“Everything” a poem by Mary Oliver to Celebrate National Poetry Month

by Guest Blogger, Joy Heaton*

Have you ever experienced a moment when you thought “this is everything!” and you wanted time to stop so that you could hold it forever? Perhaps it was kissing a first love, watching a surreal sunrise, or holding a cooing newborn. Everything becomes clear, pure, and transcendent. Your thoughts, feelings, desires, and terrors all disappear in a light called Eternity. But, as we all know, time cannot be stopped and moments cannot be captured…except perhaps by an artist’s brush or a poet’s pen.

EVERYTHING     by Mary Oliver

No doubt in Holland,
when van Gogh was a boy,
there were swans drifting
over the green sea
of the meadows, and no doubt
on some warm afternoon
he lay down and watched them,
and almost thought: this is everything.
What drove him
to get up and look further
is what saves this world,
even as it breaks
the hearts of men.
In the mines where he preached,
where he studied tenderness,
there were only men, all of them
streaked with dust.
For years he would reach
toward the darkness.
But no doubt, like all of us,
he finally remembered
everything, including the white birds
weightless and unaccountable,
floating around the towns
of grit and hopelessness––
and this is what would finish him:
not the gloom, which was only terrible,
but those last yellow fields, where clearly
nothing in the world mattered, or ever would,
but the insensible light.

 Pulitzer Prize- winning poet, Mary Oliver, invites us to ponder the truth and clarity of these illuminated moments in her poem, “Everything,” about the artistic sensitivity of Vincent van Gogh. This poem draws sharp contrasts between the carefree boy and the disillusioned man, the dark mines and the sunlit fields, the laborious work and the idle leisure, the reaching and the unreachable, the black dust and the white birds, the hopelessness of reality and the hopefulness of eternity. 
Oliver captured in words what van Gogh brushed onto canvasses; the clarity and brightness of light when juxtaposed with darkness.
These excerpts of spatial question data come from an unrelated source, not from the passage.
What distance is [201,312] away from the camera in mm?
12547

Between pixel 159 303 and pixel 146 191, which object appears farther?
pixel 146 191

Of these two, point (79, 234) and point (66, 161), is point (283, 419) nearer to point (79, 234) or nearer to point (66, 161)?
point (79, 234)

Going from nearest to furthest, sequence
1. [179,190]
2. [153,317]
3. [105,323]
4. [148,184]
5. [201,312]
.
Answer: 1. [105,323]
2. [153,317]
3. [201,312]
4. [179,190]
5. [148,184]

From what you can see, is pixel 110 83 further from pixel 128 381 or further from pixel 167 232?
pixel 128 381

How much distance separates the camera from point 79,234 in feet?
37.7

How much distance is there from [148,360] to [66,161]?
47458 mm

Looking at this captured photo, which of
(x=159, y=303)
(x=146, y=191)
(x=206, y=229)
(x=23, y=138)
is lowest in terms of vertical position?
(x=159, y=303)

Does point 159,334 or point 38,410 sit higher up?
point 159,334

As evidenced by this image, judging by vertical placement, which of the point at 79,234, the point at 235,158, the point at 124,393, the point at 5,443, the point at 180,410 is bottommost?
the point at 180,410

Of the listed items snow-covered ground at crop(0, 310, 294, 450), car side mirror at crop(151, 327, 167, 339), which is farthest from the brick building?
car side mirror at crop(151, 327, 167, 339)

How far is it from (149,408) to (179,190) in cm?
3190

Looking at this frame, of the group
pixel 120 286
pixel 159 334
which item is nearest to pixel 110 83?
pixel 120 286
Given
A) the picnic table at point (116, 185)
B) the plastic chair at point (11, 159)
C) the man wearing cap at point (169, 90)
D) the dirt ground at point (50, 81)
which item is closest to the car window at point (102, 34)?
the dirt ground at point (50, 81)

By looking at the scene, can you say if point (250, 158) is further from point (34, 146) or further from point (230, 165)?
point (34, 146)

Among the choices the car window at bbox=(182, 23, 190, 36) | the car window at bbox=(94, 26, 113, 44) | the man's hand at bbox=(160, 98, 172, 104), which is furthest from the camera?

Even in death, van Gogh may have been reaching for a light that transcended time and held illusive bliss.
The curse and blessing of artists like van Gogh is the ability to see the world in a different light and to pursue that light until all that seems different is recognized as variations of light on a starry, starry night.
* Dr. Joy Heaton is Executive Director of Just Compassion, Inc.  Her doctoral thesis at Columbia Theological Seminary examined the practice of attentiveness as expressed by the Pulitzer Prize-winning poet, Mary Oliver.